WHAT THE EXERCISE ASKS
State only how many lines of the records contain the string "bbox".

Extracted records
........

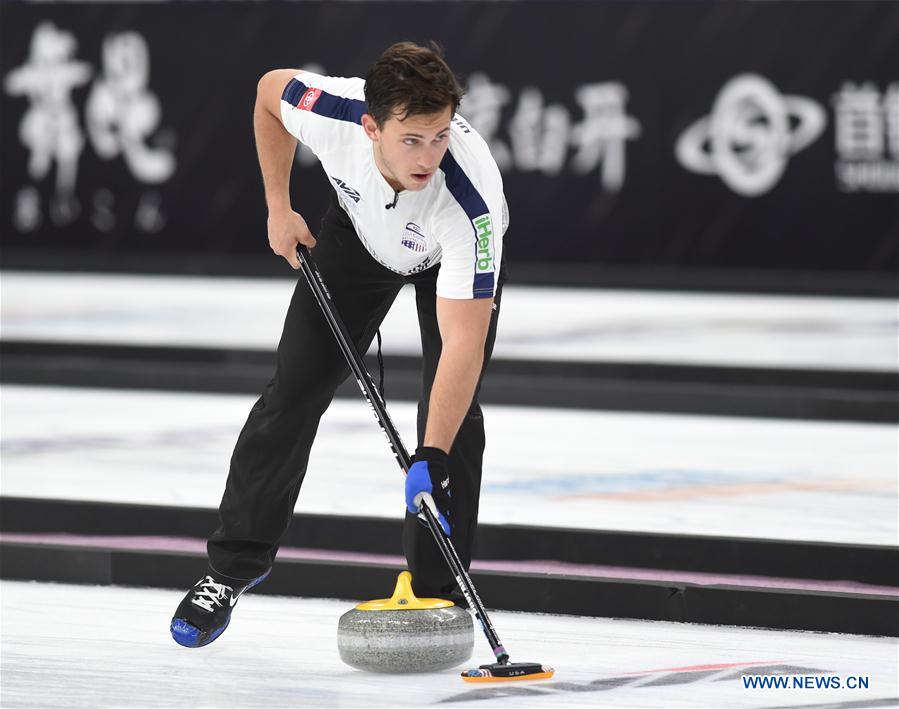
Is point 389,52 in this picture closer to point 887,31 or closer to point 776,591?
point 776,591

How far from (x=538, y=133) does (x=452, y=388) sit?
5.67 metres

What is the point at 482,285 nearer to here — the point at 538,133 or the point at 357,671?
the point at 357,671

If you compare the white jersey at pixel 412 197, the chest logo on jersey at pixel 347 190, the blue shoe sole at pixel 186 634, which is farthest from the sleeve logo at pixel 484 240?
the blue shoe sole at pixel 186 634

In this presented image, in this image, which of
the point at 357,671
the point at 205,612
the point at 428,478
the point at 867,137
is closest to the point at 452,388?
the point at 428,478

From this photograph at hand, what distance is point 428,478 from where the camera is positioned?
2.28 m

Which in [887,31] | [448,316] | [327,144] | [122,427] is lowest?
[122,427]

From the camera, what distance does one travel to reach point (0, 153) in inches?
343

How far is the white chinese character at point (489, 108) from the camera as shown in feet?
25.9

........

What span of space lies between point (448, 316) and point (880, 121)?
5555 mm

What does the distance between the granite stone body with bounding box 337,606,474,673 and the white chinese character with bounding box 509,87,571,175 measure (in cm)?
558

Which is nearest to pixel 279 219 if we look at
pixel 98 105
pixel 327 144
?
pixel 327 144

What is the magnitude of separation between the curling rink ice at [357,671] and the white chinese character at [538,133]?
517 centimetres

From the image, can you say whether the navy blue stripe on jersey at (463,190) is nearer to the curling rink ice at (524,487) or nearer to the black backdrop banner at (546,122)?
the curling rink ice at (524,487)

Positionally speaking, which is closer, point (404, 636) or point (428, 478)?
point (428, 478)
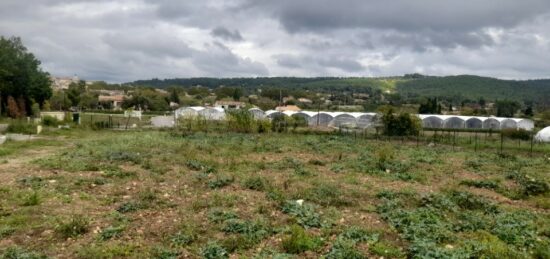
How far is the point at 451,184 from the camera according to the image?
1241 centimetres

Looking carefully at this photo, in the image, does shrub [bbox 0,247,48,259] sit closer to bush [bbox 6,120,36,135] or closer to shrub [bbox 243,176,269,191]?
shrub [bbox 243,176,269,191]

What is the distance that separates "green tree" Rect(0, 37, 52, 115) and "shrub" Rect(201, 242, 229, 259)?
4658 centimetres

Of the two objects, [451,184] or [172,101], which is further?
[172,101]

........

FINAL RESULT
2